Vismodegib Plus Gemcitabine Provide Clinical Benefit in Metastatic Pancreatic Cancer
(ChemotherapyAdvisor) – Sequential delivery of the new targeted therapy vismodegib (GDC-0449; Erivedge) as monotherapy followed by combination treatment with gemcitabine provides clinical benefit to a subset of patients with metastatic pancreatic cancer, according to results presented June 19 at the American Association for Cancer Research's Pancreatic Cancer: Progress and Challenges conference, Lake Tahoe, NV.
“We believe that GDC-0449 has the potential to change the approach to treating pancreatic cancer,” said Edward J. Kim, MD, PhD, of the University of Michigan Comprehensive Cancer Center in Ann Arbor, MI. CD44+/CD24+/ESA+ pancreatic cancer stem cells express significantly elevated levels of sonic hedgehog and this study found the best biologic correlate predictor of benefit with this regimen to be pretreatment sonic hedgehog expression level.
Vismodegib (Genentech, South San Francisco, CA), an orally delivered small molecule inhibitor that targets the Smoothened (SMO) protein in the hedgehog signaling pathway, was approved by the Food and Drug Administration on January 30, 2012 for basal cell carcinoma.

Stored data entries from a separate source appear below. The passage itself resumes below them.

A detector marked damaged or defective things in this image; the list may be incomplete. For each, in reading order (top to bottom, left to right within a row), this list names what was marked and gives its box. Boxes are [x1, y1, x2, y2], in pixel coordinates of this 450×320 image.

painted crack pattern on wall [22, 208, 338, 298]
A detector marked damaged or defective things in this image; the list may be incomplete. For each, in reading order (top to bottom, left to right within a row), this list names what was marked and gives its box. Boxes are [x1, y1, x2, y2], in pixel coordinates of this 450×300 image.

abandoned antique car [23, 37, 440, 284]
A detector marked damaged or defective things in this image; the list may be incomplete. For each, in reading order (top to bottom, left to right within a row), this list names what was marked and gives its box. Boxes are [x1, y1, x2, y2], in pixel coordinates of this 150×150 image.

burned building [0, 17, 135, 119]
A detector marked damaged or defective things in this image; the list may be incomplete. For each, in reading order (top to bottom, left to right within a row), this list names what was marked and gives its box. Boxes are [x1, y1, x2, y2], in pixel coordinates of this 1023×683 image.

To evaluate the effects of vismodegib on pancreatic cancer stem cells, patients with previously untreated metastatic pancreatic cancer received vismodegib, initiated as daily monotherapy for a four-week cycle followed by the combination of daily vismodegib with intravenous gemcitabine days 1, 8, and 15 of each subsequent cycle. Each patient had two sets of three core biopsies performed, one set prior to vismodegib therapy and second set three weeks after beginning vismodegib. Gemcitabine was added to vismodegib following the second biopsy.

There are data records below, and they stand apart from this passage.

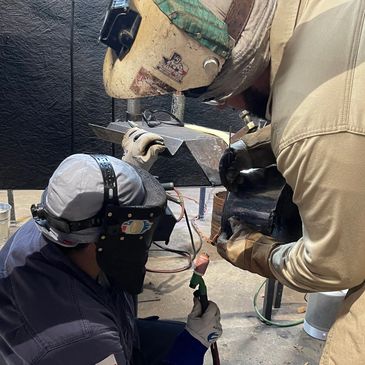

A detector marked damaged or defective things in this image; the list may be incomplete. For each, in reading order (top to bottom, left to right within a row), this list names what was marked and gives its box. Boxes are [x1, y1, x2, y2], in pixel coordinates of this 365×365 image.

rusty metal surface [89, 121, 226, 186]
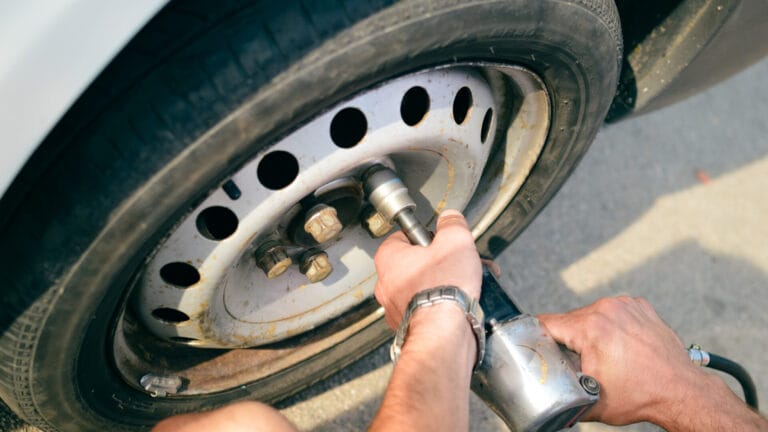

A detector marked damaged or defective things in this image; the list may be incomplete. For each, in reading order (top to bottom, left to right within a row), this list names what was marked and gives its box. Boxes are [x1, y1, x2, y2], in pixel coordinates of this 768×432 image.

rusty bolt [304, 203, 344, 243]
rusty bolt [360, 207, 392, 238]
rusty bolt [255, 241, 292, 278]
rusty bolt [300, 250, 332, 284]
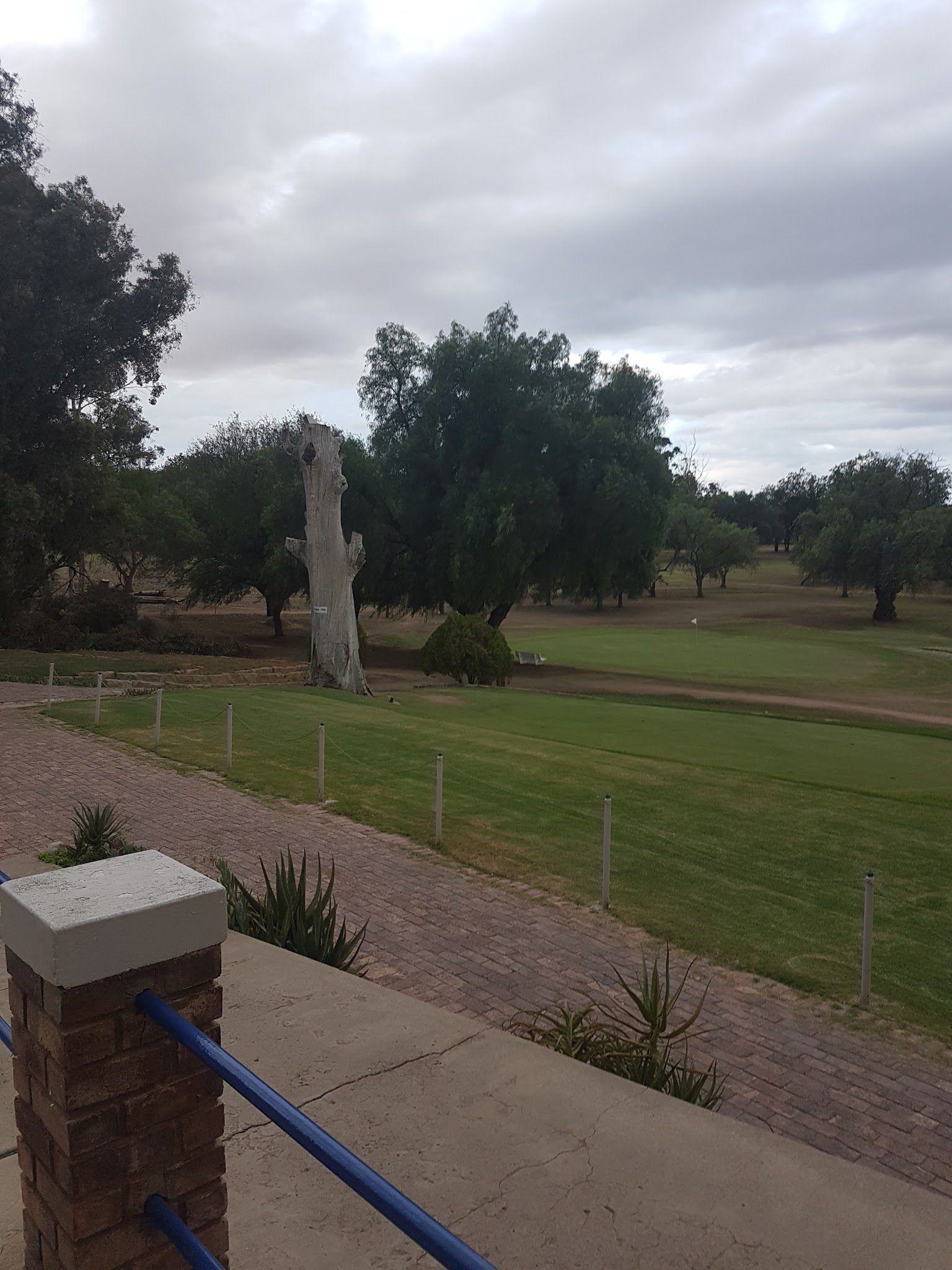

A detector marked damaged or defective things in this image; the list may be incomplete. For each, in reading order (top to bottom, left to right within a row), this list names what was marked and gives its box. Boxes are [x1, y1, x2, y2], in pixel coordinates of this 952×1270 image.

crack in concrete [223, 1026, 487, 1148]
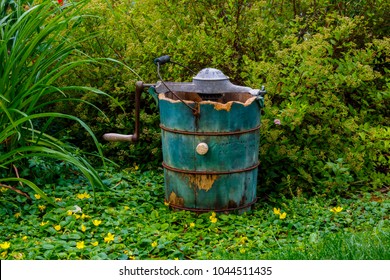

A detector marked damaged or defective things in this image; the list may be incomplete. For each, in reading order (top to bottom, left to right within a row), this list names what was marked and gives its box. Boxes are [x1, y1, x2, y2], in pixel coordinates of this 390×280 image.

peeling paint [187, 174, 219, 191]
peeling paint [168, 191, 185, 207]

Of a planned 25-patient enrollment, 20 have undergone paired biopsies and 18 of 20 were assessable for response after three cycles of therapy. Per RECIST, a subset of patients had evidence of disease progression on vismodegib monotherapy; however, continuation of vismodegib plus gemcitabine resulted in confirmed partial responses in five patients (28%); an additional four patients had stable disease, yielding a 50% progression-free survival rate of 50% at three months. Three patients received treatment for ≥12 cycles.

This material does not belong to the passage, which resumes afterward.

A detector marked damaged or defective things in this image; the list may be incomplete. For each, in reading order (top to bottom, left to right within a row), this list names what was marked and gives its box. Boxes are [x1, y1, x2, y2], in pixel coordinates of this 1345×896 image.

Percentage of pancreatic cancer stem cells were found to decrease in 56% of patients; of these, mean relative decrease was 60% ±22% (range, 16 to 87%). Proliferative index decreased in 54% of the patients (range, -11% to +28%). Sonic hedgehog expression was more highly expressed in patients achieving a partial response or stable disease vs. those with disease progression (mean H-score 285 vs. 168; P=0.016).
“Ongoing analysis of the effect of GDC-0449 on hedgehog pathway target genes is being conducted, Dr. Kim noted, and “ongoing correlative studies are underway to further refine the best predictor of who will benefit from this combination therapy.”